In Vivo Radioluminescent Implant Studies: Quantification Validation

In the first category of the in vivo experiments, calibrated radioluminescent tritium-filled glass beads are implanted surgically at fixed locations in live mice under anesthesia.^6,31 With a diameter of around 1 mm and a length of 5 mm, the barrel-shaped beads maintain a fixed radiant flux of $3.6\times {10}^{10}\mathrm{photons}/\mathrm{s}$.

Four tritium bead experiments are presented in this paper for in vivo validation of the proposed MLS-AART as depicted in Fig. 4: (1) two beads implanted 2 mm deep in the pelvic fat region of a nu/nu mouse and imaged on the ventral side, (2) two beads implanted 4.5 and 5.9 mm deep in left and right thighs of a nu/nu mouse, respectively, and imaged on the dorsal side, (3) two beads implanted 4 mm deep in the left and right thighs of a nu/nu mouse and imaged on the ventral side, and (4) one tritium bead implanted 3 mm deep in the scruff region of a nu/nu mouse and imaged on the dorsal side. All cases were imaged at wavelengths of 560, 580, 600, 620, and 640 nm at an FOV of 12.6 deg with a binning factor of 8 and average exposure time of $1\mathrm{s}/\mathrm{image}$. Structured light analysis was performed to render the mouse boundary visible to the camera lens.
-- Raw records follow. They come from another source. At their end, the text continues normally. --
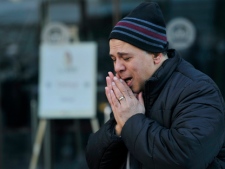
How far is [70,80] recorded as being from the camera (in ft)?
16.4

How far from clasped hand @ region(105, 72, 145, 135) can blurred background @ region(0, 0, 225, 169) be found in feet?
10.3

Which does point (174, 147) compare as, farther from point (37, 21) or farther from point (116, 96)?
point (37, 21)

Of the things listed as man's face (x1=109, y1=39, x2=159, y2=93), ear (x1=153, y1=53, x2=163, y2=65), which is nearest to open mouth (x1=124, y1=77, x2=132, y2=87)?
man's face (x1=109, y1=39, x2=159, y2=93)

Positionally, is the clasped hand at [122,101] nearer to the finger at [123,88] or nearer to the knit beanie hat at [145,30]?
the finger at [123,88]

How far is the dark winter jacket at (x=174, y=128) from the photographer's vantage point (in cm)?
163

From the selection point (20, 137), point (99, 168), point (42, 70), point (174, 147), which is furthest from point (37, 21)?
point (174, 147)

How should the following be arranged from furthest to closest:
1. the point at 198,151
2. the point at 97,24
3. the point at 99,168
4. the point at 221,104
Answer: the point at 97,24 < the point at 99,168 < the point at 221,104 < the point at 198,151

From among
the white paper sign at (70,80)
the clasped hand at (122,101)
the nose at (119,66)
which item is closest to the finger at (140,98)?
the clasped hand at (122,101)

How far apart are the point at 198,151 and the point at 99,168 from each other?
1.73 ft

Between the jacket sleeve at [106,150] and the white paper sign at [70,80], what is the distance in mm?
3013

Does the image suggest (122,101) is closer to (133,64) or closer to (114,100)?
(114,100)

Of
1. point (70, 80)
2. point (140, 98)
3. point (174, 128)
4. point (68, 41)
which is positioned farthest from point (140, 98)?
point (68, 41)

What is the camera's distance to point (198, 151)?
162 cm

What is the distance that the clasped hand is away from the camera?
5.90 ft
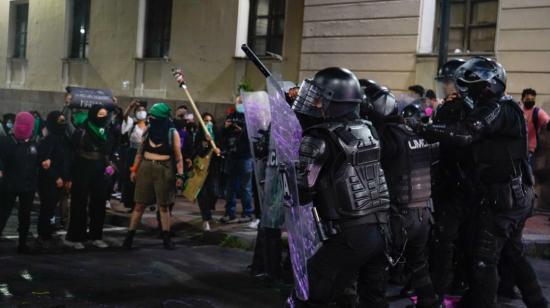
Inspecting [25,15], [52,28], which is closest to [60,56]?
[52,28]

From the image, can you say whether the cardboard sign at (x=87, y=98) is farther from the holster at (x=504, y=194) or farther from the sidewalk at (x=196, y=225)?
the holster at (x=504, y=194)

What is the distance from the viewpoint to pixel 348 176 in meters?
4.22

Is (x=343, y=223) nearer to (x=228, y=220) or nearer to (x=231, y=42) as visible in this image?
(x=228, y=220)

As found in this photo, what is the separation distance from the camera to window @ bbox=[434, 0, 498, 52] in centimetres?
1252

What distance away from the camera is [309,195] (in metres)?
4.26

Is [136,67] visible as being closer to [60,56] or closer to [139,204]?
[60,56]

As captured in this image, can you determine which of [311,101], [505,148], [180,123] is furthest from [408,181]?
[180,123]

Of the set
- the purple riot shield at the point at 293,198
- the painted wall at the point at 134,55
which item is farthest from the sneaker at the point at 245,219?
the painted wall at the point at 134,55

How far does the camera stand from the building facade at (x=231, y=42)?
12230 millimetres

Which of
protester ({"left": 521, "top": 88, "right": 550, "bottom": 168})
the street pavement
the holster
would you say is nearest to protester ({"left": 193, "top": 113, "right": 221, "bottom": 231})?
the street pavement

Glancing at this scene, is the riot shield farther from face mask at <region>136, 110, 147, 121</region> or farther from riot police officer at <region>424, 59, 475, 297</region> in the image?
face mask at <region>136, 110, 147, 121</region>

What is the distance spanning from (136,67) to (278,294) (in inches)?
543

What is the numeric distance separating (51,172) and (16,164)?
34.4 inches

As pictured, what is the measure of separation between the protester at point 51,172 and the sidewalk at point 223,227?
71.0 inches
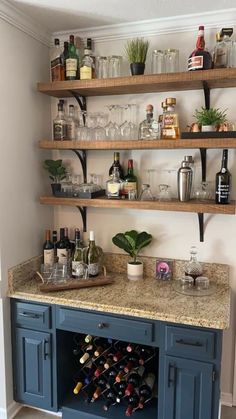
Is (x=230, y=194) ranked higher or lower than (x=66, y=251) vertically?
higher

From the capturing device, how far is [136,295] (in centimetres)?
204

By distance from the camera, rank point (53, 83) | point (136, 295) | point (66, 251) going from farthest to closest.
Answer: point (66, 251) → point (53, 83) → point (136, 295)

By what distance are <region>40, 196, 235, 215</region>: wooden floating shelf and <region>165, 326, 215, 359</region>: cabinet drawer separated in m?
0.66

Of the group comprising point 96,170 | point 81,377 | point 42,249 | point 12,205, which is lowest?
point 81,377

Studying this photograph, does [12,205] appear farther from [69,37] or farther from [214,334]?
[214,334]

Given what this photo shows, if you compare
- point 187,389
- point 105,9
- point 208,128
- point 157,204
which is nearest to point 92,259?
point 157,204

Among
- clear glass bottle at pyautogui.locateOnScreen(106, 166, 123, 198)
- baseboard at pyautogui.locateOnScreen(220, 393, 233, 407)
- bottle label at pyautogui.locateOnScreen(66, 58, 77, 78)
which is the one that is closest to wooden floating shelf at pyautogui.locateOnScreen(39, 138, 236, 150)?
clear glass bottle at pyautogui.locateOnScreen(106, 166, 123, 198)

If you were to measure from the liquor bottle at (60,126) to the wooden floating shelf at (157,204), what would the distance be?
409 millimetres

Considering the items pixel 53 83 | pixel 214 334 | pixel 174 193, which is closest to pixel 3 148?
pixel 53 83

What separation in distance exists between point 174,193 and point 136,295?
71 centimetres

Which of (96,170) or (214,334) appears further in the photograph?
(96,170)

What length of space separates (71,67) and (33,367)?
1.88m

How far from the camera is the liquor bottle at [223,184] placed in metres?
1.99

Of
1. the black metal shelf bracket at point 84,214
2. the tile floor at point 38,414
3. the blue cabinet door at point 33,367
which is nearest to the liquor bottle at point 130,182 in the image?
the black metal shelf bracket at point 84,214
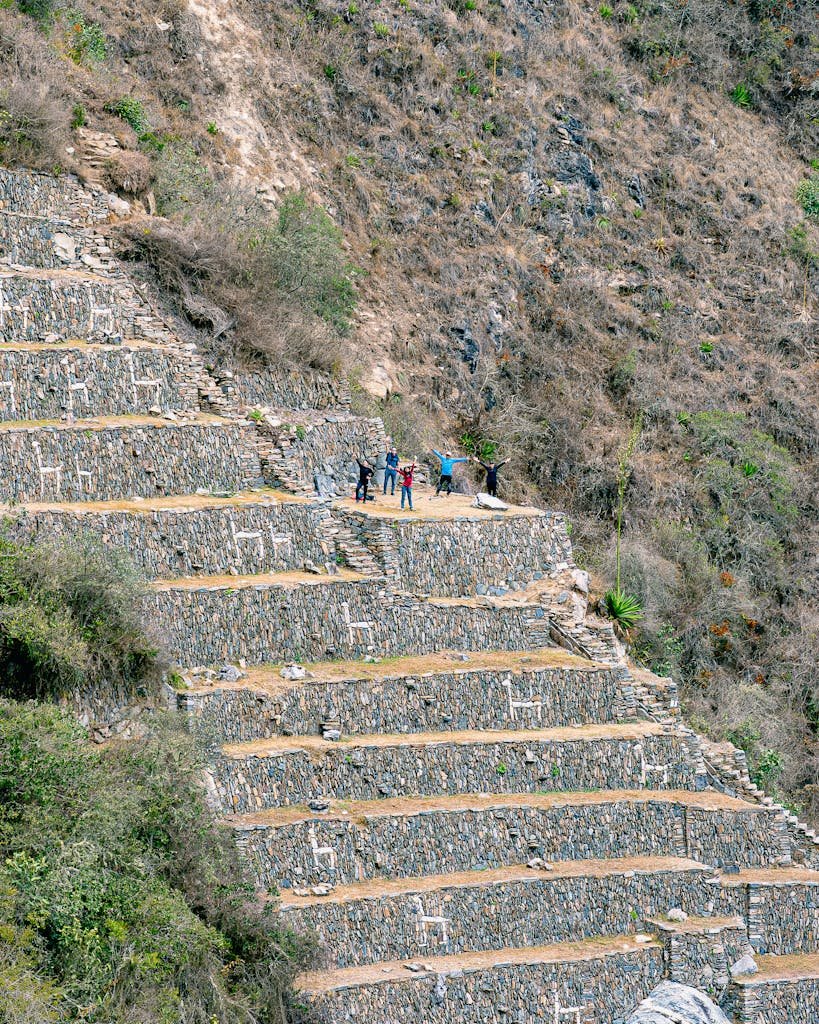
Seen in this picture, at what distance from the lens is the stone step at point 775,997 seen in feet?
121

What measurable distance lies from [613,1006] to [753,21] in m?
44.3

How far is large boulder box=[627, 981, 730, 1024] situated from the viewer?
34.7 meters

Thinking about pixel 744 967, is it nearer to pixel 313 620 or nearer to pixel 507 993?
pixel 507 993

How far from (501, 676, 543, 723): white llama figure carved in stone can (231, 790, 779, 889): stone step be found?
1895 millimetres

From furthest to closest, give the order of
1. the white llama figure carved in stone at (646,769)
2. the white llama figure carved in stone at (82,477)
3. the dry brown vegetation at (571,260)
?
1. the dry brown vegetation at (571,260)
2. the white llama figure carved in stone at (646,769)
3. the white llama figure carved in stone at (82,477)

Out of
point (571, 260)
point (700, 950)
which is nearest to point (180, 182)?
point (571, 260)

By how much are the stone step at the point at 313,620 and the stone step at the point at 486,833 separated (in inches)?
141

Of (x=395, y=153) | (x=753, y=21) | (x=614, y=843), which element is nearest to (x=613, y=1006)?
(x=614, y=843)

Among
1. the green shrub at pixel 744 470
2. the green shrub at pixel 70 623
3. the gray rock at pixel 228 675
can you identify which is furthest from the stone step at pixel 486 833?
the green shrub at pixel 744 470

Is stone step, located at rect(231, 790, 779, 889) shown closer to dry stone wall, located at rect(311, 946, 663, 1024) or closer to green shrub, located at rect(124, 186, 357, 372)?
dry stone wall, located at rect(311, 946, 663, 1024)

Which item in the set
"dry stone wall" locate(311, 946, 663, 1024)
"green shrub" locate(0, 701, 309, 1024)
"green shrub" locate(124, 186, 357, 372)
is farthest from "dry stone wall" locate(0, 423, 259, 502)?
"dry stone wall" locate(311, 946, 663, 1024)

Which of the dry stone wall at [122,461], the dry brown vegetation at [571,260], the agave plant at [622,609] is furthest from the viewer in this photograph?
the dry brown vegetation at [571,260]

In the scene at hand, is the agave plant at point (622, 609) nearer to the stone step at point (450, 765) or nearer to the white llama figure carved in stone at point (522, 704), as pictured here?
the stone step at point (450, 765)

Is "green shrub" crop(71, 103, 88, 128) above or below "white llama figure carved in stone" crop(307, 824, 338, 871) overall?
above
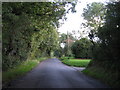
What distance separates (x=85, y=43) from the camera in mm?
59188

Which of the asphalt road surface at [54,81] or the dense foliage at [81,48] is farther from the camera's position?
the dense foliage at [81,48]

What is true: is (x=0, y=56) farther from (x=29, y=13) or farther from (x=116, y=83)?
(x=116, y=83)

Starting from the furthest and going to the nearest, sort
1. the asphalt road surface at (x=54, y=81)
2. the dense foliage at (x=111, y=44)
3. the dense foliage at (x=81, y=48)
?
the dense foliage at (x=81, y=48), the dense foliage at (x=111, y=44), the asphalt road surface at (x=54, y=81)

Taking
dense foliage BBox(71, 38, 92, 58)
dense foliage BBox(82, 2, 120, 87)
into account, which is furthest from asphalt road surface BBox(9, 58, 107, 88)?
Answer: dense foliage BBox(71, 38, 92, 58)

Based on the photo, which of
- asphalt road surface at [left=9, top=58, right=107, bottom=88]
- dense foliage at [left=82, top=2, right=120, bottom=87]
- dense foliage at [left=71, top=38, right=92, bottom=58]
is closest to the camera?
asphalt road surface at [left=9, top=58, right=107, bottom=88]

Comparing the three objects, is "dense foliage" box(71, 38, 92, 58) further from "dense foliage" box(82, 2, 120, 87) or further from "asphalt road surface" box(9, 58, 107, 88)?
"dense foliage" box(82, 2, 120, 87)

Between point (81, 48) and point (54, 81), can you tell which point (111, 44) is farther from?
point (81, 48)

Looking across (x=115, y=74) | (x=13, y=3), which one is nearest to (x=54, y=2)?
(x=13, y=3)

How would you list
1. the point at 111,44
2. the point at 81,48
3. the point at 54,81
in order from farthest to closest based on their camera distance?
the point at 81,48 < the point at 54,81 < the point at 111,44

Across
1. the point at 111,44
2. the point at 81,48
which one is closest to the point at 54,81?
the point at 111,44

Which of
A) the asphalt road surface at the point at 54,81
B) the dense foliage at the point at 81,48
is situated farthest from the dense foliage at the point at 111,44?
the dense foliage at the point at 81,48

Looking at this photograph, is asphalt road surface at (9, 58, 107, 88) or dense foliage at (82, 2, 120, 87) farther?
dense foliage at (82, 2, 120, 87)

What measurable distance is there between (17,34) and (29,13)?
2868 millimetres

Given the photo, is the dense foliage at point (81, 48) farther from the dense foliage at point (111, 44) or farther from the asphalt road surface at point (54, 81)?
the dense foliage at point (111, 44)
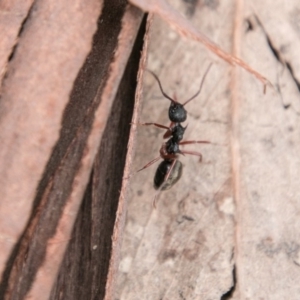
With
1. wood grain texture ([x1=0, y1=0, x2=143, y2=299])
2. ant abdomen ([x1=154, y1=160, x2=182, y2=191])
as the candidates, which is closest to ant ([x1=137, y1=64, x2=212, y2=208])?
ant abdomen ([x1=154, y1=160, x2=182, y2=191])

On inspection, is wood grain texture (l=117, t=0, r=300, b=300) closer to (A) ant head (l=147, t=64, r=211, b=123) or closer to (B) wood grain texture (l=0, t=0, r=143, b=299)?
(A) ant head (l=147, t=64, r=211, b=123)

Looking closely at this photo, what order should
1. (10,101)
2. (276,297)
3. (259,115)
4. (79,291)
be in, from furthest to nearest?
(259,115) → (276,297) → (79,291) → (10,101)

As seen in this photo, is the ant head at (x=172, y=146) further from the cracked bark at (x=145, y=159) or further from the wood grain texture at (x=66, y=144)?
the wood grain texture at (x=66, y=144)

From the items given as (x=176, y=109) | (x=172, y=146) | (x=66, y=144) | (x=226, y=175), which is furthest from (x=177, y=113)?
(x=66, y=144)

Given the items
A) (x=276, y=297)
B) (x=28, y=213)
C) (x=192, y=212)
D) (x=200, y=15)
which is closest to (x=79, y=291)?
(x=28, y=213)

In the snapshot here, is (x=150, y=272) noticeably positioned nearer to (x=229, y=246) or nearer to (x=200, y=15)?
(x=229, y=246)

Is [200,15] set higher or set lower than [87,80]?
higher
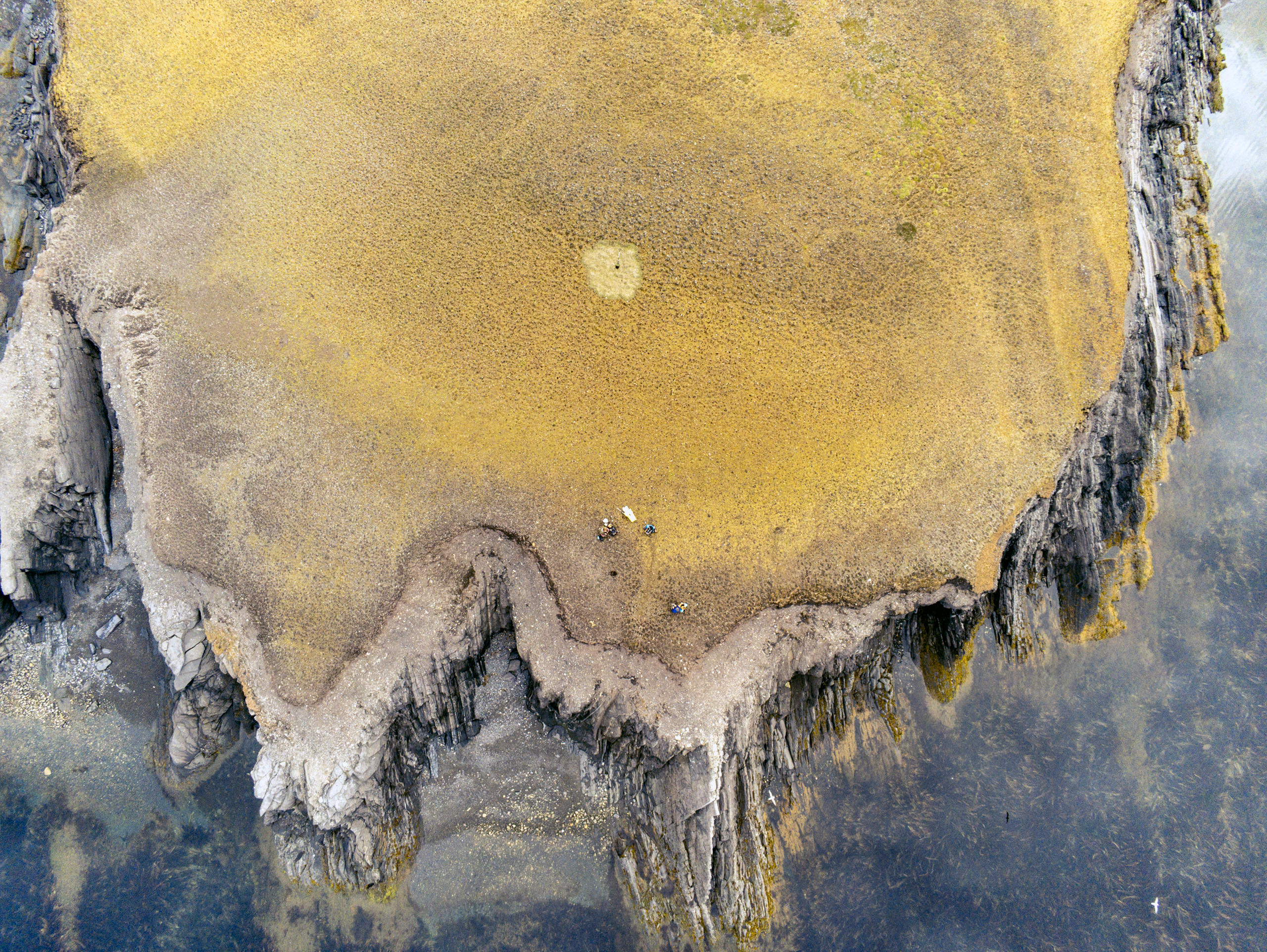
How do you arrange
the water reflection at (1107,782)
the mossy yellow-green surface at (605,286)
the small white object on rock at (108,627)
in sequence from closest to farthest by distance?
the mossy yellow-green surface at (605,286) → the water reflection at (1107,782) → the small white object on rock at (108,627)

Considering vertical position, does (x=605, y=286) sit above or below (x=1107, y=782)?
above

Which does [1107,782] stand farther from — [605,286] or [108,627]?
[108,627]

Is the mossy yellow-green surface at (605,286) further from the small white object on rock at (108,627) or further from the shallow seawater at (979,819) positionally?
the shallow seawater at (979,819)

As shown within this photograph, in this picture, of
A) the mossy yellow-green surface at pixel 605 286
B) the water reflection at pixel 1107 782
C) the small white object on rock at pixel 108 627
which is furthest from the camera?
the small white object on rock at pixel 108 627

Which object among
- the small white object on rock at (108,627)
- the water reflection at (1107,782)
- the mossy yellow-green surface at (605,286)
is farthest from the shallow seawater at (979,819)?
the mossy yellow-green surface at (605,286)

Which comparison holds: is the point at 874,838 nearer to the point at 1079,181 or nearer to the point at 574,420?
the point at 574,420

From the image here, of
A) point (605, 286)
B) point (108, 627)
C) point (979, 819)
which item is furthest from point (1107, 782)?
point (108, 627)

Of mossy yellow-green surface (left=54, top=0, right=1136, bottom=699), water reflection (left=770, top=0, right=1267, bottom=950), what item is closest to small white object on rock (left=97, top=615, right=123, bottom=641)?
mossy yellow-green surface (left=54, top=0, right=1136, bottom=699)
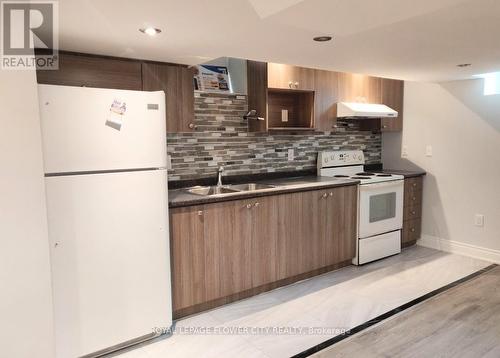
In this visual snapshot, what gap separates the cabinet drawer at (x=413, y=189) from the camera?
4.27m

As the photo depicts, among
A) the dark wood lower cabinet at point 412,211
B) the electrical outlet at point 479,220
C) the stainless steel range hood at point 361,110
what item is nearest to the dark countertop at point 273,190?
the stainless steel range hood at point 361,110

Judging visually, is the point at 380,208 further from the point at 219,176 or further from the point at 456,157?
the point at 219,176

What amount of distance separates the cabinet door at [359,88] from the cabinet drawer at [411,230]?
1509mm

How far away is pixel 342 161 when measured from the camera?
4281 millimetres

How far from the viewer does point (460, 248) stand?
163 inches

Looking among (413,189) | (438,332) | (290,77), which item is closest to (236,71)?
(290,77)

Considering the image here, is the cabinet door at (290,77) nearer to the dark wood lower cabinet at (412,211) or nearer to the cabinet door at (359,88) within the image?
the cabinet door at (359,88)

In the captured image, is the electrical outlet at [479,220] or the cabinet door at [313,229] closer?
the cabinet door at [313,229]

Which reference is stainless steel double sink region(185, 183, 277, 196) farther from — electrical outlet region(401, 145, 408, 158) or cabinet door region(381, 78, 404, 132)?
electrical outlet region(401, 145, 408, 158)

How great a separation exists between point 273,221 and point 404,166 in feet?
7.88

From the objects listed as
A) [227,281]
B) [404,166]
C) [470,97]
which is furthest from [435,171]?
[227,281]

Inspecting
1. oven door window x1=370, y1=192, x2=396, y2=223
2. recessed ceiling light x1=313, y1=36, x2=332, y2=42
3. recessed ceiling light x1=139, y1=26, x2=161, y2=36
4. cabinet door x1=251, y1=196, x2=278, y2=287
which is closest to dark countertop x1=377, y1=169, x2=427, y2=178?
oven door window x1=370, y1=192, x2=396, y2=223

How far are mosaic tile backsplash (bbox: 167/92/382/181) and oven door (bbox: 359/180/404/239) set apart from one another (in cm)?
70

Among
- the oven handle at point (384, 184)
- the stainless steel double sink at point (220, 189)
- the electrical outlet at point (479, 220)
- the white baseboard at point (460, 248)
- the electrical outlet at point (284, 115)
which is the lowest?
the white baseboard at point (460, 248)
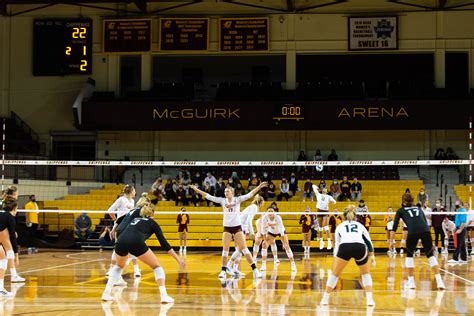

While no a priori information regarding the shape, size, or position of the implants is used by the reconstruction algorithm, the volume over which the reconstruction is performed is limited to the 3-D space laterally bounded by the coordinates of the data points used by the algorithm.

Fig. 4

In vivo studies for flux quantification of radioluminescent implants in nu/nu mice: (a) ventral view data from two tritium beads implanted in pelvic fat region of a nu/nu mouse;(b) reconstruction of the pelvic fat implants using MLS-AART;(c) data fidelity or fit between simulated from reconstructed sources and original data;(d) reconstruction using MLS-AART for dorsal data from two tritium beads implanted in thighs of a nu/nu mouse;(e) reconstruction using MLS-AART for ventral data from two tritium beads implanted in thighs of a nu/nu mouse; and (f) reconstruction for dorsal data from a tritium bead implanted in the scruff region of a nu/nu mouse.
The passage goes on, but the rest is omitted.